------ DATA SHOWN

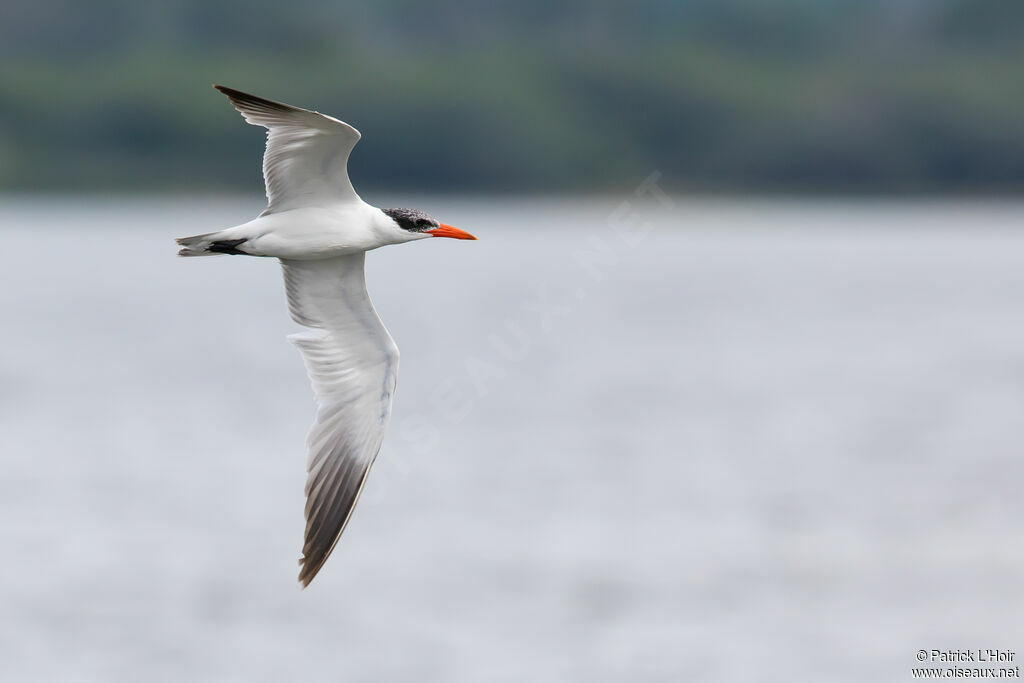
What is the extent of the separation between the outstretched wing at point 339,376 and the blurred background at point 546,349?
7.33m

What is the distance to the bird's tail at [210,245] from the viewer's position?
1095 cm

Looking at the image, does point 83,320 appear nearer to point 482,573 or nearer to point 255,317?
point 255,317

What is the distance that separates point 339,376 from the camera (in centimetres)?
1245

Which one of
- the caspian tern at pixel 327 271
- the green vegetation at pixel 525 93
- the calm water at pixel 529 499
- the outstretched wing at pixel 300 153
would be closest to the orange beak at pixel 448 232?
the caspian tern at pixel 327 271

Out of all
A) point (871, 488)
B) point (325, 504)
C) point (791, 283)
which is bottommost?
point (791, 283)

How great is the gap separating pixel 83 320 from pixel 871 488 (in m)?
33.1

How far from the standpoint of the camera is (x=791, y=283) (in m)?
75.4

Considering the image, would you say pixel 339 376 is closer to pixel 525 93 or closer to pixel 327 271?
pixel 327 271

------------

**AIM OF THE TASK:** Rewrite the stretch from the line containing "How great is" through the end of the listing as a numbered list, leaving out the blank lines.

**WRITTEN ANSWER:**
1. How great is the gap separating pixel 83 320 from pixel 871 488 (in m)?
2. 33.1
3. How far from the standpoint of the camera is (x=791, y=283) (in m)?
4. 75.4
5. Considering the image, would you say pixel 339 376 is closer to pixel 525 93 or closer to pixel 327 271?
6. pixel 327 271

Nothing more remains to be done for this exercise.